**Task directions:** From the entries that follow, report every line in which "common" occurs.

**Entries shown:**
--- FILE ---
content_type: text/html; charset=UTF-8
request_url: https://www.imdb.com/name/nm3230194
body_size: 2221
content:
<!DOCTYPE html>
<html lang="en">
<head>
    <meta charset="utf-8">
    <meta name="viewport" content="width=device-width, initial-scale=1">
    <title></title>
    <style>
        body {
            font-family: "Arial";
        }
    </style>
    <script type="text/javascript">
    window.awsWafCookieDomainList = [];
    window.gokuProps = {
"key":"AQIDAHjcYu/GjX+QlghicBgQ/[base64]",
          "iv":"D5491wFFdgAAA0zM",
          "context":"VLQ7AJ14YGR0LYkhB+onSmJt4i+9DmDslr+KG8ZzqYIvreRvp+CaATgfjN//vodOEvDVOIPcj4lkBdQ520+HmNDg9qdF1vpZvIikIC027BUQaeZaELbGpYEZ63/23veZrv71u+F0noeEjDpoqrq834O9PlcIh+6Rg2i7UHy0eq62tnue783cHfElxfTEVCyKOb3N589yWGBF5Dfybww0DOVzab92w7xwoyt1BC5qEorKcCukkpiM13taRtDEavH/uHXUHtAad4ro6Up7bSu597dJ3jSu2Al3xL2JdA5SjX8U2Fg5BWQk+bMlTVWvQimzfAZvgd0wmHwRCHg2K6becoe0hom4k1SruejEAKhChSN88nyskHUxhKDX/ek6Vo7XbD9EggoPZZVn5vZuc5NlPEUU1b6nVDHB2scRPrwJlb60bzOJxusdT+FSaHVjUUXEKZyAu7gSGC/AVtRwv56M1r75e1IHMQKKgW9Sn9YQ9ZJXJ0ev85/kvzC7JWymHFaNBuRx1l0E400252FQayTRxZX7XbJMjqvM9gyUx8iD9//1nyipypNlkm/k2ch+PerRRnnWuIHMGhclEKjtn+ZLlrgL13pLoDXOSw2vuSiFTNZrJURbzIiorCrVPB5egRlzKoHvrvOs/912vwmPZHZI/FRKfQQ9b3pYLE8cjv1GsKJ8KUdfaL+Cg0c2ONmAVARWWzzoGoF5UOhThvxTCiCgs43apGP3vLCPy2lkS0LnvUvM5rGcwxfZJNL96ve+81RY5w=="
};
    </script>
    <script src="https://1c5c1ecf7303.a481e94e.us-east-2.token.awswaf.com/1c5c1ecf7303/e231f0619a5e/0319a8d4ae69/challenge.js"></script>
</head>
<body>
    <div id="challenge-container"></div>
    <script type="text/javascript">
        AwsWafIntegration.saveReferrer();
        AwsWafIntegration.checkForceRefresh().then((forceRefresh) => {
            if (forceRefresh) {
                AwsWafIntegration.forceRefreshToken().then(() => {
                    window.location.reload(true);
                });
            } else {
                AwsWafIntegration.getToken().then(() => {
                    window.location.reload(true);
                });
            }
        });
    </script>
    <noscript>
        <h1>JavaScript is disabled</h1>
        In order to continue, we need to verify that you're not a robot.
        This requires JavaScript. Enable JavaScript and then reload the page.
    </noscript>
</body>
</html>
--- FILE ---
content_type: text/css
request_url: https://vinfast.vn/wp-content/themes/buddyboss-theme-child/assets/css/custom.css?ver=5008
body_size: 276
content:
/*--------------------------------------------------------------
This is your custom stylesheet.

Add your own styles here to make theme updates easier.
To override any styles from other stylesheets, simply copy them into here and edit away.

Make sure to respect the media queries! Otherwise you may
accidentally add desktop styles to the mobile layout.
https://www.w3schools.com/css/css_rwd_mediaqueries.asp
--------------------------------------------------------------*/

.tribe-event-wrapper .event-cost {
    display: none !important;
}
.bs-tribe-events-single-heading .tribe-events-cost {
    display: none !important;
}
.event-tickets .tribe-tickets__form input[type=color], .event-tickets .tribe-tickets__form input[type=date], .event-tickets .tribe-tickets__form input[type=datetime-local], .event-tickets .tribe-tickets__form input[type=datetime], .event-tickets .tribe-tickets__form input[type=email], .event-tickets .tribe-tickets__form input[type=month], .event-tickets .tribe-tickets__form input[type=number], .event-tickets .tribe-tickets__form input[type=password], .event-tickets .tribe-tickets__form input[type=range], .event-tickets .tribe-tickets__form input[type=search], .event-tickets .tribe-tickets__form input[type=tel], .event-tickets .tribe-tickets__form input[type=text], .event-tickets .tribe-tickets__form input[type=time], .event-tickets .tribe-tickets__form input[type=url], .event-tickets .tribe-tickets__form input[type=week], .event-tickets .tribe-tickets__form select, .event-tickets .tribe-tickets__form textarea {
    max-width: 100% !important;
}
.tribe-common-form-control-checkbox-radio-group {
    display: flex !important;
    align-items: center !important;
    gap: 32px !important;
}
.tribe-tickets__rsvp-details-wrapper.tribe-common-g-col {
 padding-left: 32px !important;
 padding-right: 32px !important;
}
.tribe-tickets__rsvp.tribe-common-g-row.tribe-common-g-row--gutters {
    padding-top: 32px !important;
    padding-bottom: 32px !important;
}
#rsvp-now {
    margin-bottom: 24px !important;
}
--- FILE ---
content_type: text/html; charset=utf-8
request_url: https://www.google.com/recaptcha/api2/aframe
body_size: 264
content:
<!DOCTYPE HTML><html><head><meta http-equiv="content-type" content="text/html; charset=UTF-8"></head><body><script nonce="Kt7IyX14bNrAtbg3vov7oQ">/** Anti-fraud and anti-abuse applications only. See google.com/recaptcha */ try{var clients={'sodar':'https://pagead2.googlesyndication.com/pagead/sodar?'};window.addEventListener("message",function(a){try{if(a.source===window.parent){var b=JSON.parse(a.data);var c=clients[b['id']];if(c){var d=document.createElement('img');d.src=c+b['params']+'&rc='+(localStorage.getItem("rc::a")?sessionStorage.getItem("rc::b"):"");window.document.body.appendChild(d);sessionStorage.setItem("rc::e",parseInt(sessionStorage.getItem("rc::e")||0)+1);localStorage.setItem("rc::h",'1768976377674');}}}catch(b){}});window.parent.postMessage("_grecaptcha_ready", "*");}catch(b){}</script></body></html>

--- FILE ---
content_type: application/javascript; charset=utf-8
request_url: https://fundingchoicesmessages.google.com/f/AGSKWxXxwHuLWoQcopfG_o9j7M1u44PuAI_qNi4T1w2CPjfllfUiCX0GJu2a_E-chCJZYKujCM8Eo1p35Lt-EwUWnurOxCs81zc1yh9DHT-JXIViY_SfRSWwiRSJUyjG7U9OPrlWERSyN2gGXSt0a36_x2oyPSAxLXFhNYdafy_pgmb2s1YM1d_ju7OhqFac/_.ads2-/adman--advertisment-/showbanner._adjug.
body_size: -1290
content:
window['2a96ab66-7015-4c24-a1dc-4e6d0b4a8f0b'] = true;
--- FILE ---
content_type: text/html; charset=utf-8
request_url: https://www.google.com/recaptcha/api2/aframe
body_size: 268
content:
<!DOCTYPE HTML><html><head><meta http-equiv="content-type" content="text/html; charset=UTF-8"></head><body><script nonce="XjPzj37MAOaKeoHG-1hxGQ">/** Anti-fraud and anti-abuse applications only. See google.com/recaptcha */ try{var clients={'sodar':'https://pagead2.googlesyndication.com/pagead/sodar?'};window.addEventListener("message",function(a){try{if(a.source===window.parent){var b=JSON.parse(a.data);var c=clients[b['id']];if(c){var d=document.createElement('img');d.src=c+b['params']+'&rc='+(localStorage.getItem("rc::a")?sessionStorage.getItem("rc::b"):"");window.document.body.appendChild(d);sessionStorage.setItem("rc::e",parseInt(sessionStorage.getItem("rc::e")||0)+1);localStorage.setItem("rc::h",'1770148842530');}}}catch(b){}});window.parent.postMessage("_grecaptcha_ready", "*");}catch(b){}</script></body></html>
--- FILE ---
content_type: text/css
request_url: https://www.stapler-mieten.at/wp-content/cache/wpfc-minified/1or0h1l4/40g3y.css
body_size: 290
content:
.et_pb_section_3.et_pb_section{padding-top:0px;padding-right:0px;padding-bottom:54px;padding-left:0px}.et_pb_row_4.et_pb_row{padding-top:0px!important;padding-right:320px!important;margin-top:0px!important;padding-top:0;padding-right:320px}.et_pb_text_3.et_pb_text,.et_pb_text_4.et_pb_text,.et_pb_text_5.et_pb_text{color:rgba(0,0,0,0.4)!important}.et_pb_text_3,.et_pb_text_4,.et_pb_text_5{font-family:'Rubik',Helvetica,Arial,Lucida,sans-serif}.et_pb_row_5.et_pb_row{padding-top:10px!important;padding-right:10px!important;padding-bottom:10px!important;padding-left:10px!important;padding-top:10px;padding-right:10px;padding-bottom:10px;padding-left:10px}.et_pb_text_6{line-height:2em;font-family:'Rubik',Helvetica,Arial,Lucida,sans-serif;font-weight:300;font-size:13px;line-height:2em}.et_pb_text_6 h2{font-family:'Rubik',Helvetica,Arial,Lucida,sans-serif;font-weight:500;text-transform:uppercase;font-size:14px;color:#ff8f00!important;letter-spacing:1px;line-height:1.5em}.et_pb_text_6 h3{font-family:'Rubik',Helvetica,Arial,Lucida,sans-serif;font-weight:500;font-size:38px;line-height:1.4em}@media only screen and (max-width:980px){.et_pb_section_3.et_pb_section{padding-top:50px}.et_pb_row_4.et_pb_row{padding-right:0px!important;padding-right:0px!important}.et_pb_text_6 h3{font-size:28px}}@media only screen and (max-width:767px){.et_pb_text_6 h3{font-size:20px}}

**Solution for this exercise:**
.tribe-common-form-control-checkbox-radio-group {
.tribe-tickets__rsvp-details-wrapper.tribe-common-g-col {
.tribe-tickets__rsvp.tribe-common-g-row.tribe-common-g-row--gutters {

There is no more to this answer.